Member of Madhya Pradesh Legislative Assembly
- In office 2018–2023
- Preceded by: Dileep Singh Shekhawat
- Succeeded by: Tejbahadur Singh Chauhan
- Constituency: Nagda-Khachrod
- In office 2008–2013
- Preceded by: New constituency
- Succeeded by: Dileep Singh Shekhawat
- Constituency: Nagda-Khachrod
- In office 2003–2008
- Preceded by: Lal Singh Ranawat
- Succeeded by: Delimitation
- Constituency: Khachrod
- In office 1993–1998
- Preceded by: Lal Singh Ranawat
- Succeeded by: Lal Singh Ranaware
- Constituency: Khachrod

Personal details
- Alma mater: Vikram University
- Profession: Agriculture

= Dilip Singh Gurjar =

Indian politician from Madhya Pradesh

Dilip Singh Gurjar is an Indian politician. He was elected to the Madhya Pradesh Legislative Assembly from Nagda-Khachrod constituency for four terms. He is a member of the Indian National Congress.

== Political career ==
Gurjar has contested multiple elections and held office at various times:

Contested and won the Presidential Election of Vikram Vishvavidyalaya.

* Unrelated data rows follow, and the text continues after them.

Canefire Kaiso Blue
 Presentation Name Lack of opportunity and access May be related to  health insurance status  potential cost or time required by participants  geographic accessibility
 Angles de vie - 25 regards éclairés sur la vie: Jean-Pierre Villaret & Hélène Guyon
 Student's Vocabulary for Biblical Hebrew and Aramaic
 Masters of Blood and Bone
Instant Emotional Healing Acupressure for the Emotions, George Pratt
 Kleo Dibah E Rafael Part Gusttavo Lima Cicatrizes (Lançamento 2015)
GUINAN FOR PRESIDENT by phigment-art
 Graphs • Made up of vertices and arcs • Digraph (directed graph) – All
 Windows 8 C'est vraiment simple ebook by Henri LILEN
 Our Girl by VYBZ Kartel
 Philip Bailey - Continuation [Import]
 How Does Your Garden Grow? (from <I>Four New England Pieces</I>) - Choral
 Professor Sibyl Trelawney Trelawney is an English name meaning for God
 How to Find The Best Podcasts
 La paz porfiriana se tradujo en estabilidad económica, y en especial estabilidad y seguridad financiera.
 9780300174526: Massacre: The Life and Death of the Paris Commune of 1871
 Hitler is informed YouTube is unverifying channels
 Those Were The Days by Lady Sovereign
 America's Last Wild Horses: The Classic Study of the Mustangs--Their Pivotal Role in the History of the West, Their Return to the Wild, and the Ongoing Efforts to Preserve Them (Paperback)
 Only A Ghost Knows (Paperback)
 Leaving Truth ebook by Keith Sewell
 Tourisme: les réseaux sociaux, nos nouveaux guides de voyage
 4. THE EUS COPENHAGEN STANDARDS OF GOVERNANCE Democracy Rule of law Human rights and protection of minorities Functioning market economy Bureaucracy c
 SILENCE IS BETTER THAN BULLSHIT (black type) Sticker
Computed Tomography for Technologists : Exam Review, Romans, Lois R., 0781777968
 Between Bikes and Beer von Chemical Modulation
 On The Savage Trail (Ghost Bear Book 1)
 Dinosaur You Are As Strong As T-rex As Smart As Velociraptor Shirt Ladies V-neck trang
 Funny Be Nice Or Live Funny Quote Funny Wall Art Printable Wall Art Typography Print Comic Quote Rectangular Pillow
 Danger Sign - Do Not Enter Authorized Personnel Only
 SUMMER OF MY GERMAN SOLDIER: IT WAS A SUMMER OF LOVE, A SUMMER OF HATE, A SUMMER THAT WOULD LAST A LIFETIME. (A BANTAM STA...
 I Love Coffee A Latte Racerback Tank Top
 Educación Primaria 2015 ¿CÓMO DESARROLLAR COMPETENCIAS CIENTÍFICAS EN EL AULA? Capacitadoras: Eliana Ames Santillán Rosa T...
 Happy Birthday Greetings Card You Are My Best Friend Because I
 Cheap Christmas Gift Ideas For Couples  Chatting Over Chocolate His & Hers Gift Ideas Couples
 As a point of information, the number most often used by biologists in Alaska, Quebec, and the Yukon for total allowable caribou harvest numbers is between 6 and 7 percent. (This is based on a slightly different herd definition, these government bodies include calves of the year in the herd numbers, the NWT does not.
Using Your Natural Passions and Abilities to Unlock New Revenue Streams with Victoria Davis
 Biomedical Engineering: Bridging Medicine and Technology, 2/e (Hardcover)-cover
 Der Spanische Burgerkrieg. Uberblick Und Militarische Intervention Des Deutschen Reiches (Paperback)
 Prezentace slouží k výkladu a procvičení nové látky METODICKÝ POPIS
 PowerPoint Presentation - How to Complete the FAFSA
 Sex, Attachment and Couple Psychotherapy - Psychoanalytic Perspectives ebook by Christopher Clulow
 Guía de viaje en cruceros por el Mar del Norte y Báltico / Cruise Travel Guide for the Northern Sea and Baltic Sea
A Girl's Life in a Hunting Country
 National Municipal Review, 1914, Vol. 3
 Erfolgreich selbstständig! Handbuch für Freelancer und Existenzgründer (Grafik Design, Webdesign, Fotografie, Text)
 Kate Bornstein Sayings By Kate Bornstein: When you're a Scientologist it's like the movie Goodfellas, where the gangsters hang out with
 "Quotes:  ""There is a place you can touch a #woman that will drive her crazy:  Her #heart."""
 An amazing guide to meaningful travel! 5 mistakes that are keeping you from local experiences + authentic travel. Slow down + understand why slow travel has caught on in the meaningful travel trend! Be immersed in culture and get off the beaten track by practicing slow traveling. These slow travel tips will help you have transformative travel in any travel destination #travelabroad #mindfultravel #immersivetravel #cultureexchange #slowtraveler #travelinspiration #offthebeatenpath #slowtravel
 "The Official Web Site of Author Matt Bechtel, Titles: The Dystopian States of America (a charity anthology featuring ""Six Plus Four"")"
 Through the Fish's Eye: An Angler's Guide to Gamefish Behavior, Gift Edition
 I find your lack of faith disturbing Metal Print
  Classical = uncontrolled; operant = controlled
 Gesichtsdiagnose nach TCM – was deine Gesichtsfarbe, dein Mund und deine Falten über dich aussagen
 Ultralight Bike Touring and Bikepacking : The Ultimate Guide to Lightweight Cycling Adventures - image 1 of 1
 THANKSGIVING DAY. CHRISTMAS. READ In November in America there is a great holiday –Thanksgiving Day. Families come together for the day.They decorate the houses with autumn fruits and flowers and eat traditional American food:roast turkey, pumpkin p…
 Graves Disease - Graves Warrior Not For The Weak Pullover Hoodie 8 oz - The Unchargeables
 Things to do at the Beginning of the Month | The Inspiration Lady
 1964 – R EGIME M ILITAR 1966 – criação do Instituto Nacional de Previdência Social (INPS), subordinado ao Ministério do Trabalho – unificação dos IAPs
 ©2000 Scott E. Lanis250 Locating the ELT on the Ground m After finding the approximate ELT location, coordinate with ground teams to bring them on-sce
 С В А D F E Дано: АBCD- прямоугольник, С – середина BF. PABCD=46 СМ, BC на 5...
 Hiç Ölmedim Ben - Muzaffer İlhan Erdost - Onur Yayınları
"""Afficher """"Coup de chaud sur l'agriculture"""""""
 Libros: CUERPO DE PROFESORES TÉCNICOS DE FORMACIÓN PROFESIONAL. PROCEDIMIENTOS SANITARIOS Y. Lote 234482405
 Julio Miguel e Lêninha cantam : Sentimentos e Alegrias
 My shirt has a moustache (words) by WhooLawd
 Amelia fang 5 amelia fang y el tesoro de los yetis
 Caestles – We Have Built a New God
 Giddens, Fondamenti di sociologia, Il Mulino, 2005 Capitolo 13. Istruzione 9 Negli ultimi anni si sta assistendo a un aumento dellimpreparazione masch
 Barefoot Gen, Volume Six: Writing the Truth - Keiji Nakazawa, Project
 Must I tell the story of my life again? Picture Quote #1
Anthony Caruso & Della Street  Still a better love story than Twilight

Served at various posts in Indian Youth Congress, including the President’s Post of MP Youth Congress.

- 1993: Elected as MLA from Khachrod on an INC ticket.
- 2003: Contested as an independent candidate and won, defeating both the BJP candidate by approximately 15,000 votes and the Congress candidate by around 50,000 votes.
- 2008: Contested and won from the newly formed Nagda-Khachrod constituency on a Congress ticket.
- 2018: Re-elected as MLA from Nagda-Khachrod for the 4th time.
- 2023: Contested from Nagda-Khachrod but lost to Tej Bahadur Singh Chauhan (BJP).
- 2024: Contested the Lok Sabha elections from the Mandsaur constituency but was defeated by BJP’s Sudhir Gupta.